Personally I wonder if when they say 'volition' was sold to Koch Media if that means it includes all IP's Volition was attached to? Perhaps someone will return the Red Faction series to it's original glory, and reintroduce it's epic multiplayer.
Saints Row franchise was a lot of fun. But most people saw it as a reduced quality GTA. In some ways it was, but it always had the fun aspect that GTA seems to have lost in GTA IV.
Recently got Darksiders I and II with steam sale, but have yet to play them yet (big game backlog).
Overall there were some quality experiences and IP's, it just wasn't focused enough from a management level to make it work. Someone has to pull together the ideas and get them working without being taskmaster or neutering the great ideas. They just couldn't make it work. It was either too ethereal of an idea or had a taskmaster focusing on completion plus a few bad design decisions along the way.

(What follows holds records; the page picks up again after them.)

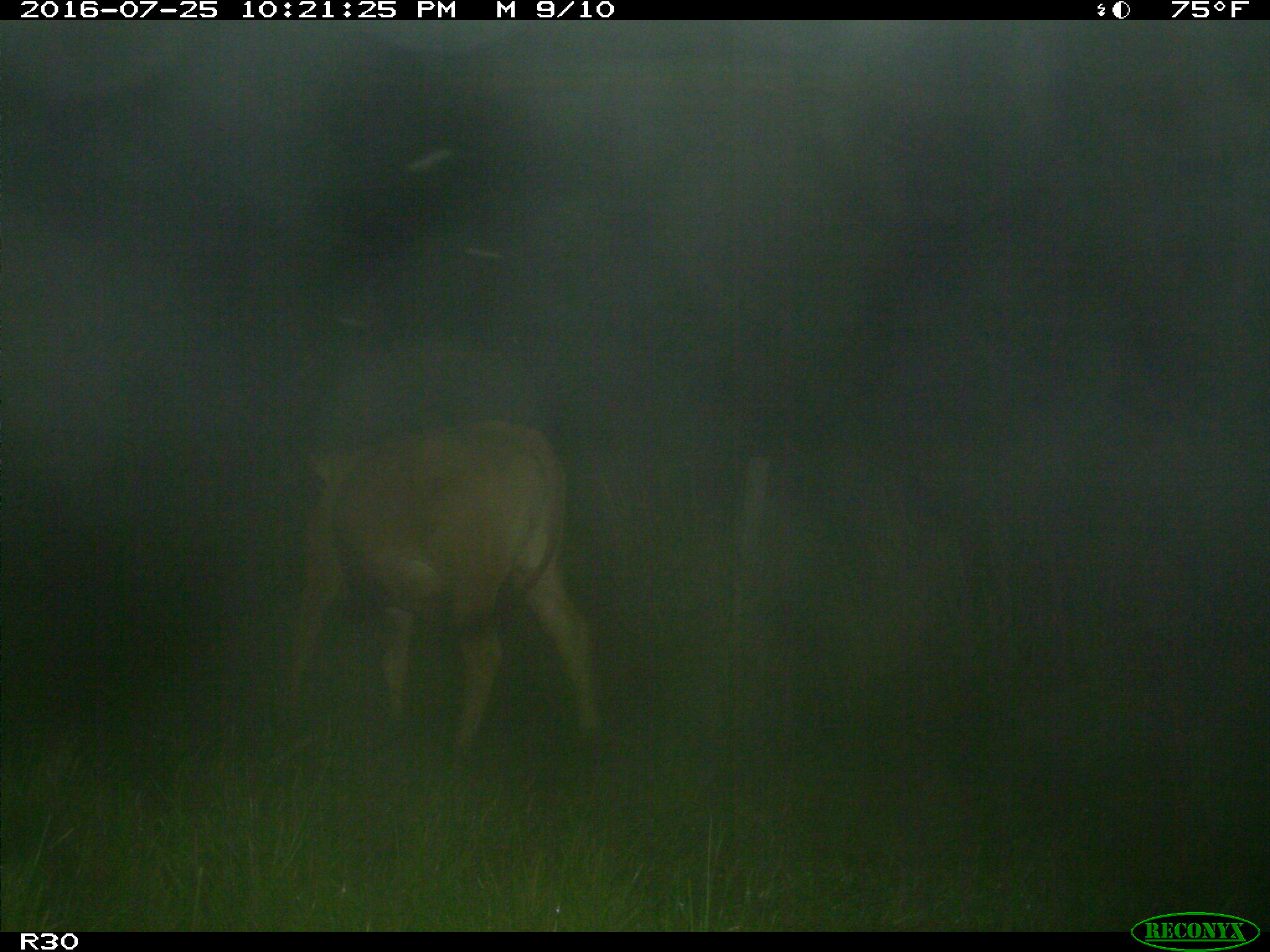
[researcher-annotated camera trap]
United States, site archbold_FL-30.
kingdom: Animalia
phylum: Chordata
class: Mammalia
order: Artiodactyla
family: Bovidae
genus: Bos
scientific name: Bos taurus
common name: domestic cow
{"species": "Bos taurus (domestic cow)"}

When Wall Street pulls it's funding, it's over. At least some of the IP's will get another chance. Hopefully more than what's reported. Personally Red Faction for me.
The sad thing is, seeing how most of the TBTF's are infinitely broker than THQ...how come THQ gets sold off at bankruptcy...yet the TBTF's get bailouts and continue to keep your deposits in hock that will soon require another multi tens of trillion bailout?
We gamers need to buy the games we play...
Darksiders II - A solid game with about 1.25m in total sales across 4 platforms.
Saints Row 3 - A great open sandbox game. About 4.75m sales after two years across three platforms.
Homefront - A solid shooter. About 2.5m sales across four platforms after two plus years.
Assuming each game was $100,000,000 (Typical cost of a top game now-a-days) to build THQ probably just barely broke even on three games that gamers should have fully supported.
Each of these games should've sold 5m copies each in their first year given the number of platforms they shipped on. Anyone who thinks piracy and second hand sales don't hurt publishers should think about this.